Elephants have traditionally been held responsible for the hedging of Mopane trees (Colophospermum mopane) in Botswana’s Tuli Block. However, Styles and Skinner (2000) found that eland are also major contributors to the formation of hedges in the 1.5–3 m range. Styles and Skinner (2000) went as far as suggesting that the dependence of elephants on Mopane trees may have been overemphasised and that the role of other large herbivores, such as eland, is much bigger than currently recognised. In a three-year study in Kenya, Birkette and Stevens-Wood (2005) found that while elephants were responsible for 40% of the recorded tree deaths, 33% of the dead trees could be attributed to browsing by Black Rhino and 27% to drought.
Surface water availability is another important driver of ecological heterogeneity (Thrash, 1998; Chamaille-Jammes, Valeix & Fritz, 2007). Trampling and overgrazing around water points due to the local concentration of game has visible effects radiating out as far as 200 m from the water point (Thrash, 1998). The provision of permanent artificial water points has increasingly been seen as one of the main culprits for degradation of natural vegetation. By altering natural distribution patterns of watering points, impacts are moved to and/or concentrated in areas that might not be robust enough to handle the new pressure (Thrash, 1998; Leggett, 2006). This results in erosion around water points and the reduction of biodiversity, as species unable to tolerate the sustained pressure are eliminated.
The provision of artificial water points also affects the behaviour and distribution of animals. This allows water dependent animals to move into and remain in areas, which previously would only have been utilised seasonally, and in so doing alters the natural distribution and abundance patterns of game, as animals are no longer dependent on seasonally variable water sources (Thrash, 1998; Leggett, 2006). Chamaille-Jammes et al. (2007) found that the provision of artificial water points was a major cause of local overabundance of elephants, as they now did not need to move far in order to find food and water.
A very uniform utilisation of vegetation results if the seasonal variation in grazing pressure is no longer present. Irregular grazing allows areas of dense and tall stands of grass or shrubs to develop, and the loss of these habitats displaces organisms dependent on them. The effect of too many artificial water points has been seen in Kruger National Park where the provision of artificial water points has resulted in no area in Kruger being further that 10 km from permanent water. Little or no areas of tall stands of ungrazed grass remain. The reduction of Roan antelope numbers in recent years has been attributed to the reduction in the amount of thick stands of grass, which serves as hiding places for the altricial young of this species (Thrash, 1998).
Abundant permanent water also means less competition for this resource in especially the dry seasons, removing one of the natural checks on animal populations. As a result, water dependent animals such as elephants, wildebeest and zebra can increase to the point where the availability of food becomes the main limiting factor of population growth. This shift in environmental dependence results in food sources being over-utilised to the detriment of other organisms.

(Records from a data collection)
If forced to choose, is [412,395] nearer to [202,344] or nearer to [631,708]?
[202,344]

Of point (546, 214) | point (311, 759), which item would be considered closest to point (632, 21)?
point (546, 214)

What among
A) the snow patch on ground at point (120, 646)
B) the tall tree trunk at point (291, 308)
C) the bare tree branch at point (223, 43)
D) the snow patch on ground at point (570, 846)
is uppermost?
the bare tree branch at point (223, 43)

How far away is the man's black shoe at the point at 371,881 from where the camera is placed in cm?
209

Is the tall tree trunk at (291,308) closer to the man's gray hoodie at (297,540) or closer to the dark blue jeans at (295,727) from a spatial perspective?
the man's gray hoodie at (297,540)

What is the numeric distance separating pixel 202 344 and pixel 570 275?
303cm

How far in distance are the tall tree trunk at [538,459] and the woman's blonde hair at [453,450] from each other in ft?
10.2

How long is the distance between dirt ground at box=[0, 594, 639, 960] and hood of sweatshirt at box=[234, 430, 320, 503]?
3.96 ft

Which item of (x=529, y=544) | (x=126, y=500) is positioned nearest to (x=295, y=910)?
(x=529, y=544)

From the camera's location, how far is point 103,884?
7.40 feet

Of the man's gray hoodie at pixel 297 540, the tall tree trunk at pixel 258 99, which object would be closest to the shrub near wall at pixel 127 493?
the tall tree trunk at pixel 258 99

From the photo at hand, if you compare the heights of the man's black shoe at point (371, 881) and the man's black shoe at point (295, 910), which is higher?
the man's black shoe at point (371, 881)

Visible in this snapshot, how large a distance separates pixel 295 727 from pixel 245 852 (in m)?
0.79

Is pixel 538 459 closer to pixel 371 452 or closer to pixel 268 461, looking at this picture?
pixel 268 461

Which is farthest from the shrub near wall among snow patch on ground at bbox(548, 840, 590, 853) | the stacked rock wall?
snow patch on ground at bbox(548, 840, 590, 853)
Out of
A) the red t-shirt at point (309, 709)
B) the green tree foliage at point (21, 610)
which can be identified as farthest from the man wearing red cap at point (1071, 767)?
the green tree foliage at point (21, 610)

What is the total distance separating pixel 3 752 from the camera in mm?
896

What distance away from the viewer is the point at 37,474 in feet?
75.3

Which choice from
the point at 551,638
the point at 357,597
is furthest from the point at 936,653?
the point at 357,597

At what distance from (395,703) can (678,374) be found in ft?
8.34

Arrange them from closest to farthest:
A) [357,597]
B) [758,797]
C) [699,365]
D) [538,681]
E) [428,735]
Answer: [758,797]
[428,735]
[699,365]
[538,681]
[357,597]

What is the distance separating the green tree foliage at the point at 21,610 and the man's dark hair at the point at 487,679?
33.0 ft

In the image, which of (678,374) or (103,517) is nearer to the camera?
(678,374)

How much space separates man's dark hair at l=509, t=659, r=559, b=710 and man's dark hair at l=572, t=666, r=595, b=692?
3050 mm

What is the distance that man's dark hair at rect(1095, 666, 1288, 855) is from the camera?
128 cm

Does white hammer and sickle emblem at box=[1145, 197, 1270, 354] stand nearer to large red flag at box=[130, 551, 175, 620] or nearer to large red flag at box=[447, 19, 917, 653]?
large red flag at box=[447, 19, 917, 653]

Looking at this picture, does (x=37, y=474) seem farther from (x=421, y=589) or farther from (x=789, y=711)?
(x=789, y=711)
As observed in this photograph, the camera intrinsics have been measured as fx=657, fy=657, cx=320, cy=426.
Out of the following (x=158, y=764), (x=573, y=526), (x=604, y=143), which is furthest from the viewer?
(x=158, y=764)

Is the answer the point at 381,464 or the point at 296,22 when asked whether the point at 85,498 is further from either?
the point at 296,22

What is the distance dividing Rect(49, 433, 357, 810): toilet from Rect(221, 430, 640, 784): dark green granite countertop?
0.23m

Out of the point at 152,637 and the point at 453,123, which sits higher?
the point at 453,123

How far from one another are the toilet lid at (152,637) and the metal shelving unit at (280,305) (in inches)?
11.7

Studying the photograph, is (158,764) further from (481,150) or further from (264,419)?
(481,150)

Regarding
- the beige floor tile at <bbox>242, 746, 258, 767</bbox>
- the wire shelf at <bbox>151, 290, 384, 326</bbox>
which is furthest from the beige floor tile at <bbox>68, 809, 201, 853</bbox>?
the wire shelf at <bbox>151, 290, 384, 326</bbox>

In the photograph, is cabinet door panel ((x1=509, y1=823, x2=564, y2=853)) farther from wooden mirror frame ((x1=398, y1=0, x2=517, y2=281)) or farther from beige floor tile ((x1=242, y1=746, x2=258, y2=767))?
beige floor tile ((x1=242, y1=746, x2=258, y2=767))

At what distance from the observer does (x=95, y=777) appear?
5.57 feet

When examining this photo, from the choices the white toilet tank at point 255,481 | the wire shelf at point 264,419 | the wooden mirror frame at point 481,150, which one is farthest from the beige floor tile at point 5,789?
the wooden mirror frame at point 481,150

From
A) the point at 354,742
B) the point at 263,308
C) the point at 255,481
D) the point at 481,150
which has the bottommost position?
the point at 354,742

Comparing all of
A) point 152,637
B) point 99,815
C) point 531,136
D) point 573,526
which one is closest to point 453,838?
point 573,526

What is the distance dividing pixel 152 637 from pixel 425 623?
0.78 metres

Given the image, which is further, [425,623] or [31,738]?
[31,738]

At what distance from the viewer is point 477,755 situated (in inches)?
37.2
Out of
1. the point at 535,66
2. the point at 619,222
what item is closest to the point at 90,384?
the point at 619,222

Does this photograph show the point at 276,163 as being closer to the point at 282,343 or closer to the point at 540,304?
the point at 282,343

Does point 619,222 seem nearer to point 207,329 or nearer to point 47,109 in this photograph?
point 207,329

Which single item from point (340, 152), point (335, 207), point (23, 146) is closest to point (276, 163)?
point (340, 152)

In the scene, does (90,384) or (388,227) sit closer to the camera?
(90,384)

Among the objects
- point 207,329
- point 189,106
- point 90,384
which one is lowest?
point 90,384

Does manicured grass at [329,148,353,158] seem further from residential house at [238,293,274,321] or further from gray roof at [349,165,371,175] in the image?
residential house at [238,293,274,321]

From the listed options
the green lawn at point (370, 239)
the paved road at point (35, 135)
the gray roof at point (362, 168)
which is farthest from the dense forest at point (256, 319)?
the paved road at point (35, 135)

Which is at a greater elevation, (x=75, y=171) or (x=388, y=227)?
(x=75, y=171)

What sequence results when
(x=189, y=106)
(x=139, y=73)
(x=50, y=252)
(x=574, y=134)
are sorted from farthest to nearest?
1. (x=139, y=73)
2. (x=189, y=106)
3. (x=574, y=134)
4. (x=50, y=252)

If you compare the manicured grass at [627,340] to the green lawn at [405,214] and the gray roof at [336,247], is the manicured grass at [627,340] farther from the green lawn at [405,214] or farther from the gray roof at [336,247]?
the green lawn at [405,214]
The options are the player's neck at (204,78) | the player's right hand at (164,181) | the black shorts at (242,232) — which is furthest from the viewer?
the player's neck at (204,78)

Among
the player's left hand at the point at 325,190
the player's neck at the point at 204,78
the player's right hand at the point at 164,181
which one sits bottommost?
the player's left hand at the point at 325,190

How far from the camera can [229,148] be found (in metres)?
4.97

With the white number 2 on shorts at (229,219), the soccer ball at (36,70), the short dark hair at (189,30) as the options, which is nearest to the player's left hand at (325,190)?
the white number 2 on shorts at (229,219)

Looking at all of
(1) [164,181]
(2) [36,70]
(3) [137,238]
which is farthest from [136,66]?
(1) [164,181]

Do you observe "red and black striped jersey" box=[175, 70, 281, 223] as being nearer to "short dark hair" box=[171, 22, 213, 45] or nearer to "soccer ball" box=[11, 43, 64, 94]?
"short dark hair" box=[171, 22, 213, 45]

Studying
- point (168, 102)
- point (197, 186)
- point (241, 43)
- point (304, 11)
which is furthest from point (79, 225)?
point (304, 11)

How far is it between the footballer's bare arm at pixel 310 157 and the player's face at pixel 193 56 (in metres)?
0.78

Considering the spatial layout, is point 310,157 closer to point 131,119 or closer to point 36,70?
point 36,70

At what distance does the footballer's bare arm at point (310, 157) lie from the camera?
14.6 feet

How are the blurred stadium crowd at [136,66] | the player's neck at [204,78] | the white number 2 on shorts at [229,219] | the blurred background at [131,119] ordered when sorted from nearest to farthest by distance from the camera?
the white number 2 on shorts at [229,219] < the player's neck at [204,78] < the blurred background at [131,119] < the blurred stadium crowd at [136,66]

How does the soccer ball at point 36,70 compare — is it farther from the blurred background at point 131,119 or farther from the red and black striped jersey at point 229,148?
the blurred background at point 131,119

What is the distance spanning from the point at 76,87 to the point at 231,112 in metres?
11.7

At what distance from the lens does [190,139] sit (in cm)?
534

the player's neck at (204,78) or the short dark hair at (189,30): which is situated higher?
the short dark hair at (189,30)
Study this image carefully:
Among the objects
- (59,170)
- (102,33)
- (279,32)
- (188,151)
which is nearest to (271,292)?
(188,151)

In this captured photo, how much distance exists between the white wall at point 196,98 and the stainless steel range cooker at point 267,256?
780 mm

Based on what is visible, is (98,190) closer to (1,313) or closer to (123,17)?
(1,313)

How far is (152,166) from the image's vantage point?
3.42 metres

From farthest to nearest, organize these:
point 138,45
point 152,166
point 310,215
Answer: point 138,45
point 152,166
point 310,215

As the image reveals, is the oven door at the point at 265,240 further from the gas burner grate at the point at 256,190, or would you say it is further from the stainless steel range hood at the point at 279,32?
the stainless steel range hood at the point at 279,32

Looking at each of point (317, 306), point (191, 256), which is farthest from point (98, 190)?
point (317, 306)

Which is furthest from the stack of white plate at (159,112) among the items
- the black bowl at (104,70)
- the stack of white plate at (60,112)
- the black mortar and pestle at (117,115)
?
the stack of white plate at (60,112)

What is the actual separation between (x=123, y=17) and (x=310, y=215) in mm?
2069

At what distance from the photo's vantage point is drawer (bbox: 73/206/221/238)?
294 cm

Objective: Reproduce the passage on herbivore impacts starting at "A very uniform" and ending at "species (Thrash, 1998).", replacing "artificial water points" with "man-made water points" each time it occurs.

Finished task:
A very uniform utilisation of vegetation results if the seasonal variation in grazing pressure is no longer present. Irregular grazing allows areas of dense and tall stands of grass or shrubs to develop, and the loss of these habitats displaces organisms dependent on them. The effect of too many man-made water points has been seen in Kruger National Park where the provision of man-made water points has resulted in no area in Kruger being further that 10 km from permanent water. Little or no areas of tall stands of ungrazed grass remain. The reduction of Roan antelope numbers in recent years has been attributed to the reduction in the amount of thick stands of grass, which serves as hiding places for the altricial young of this species (Thrash, 1998).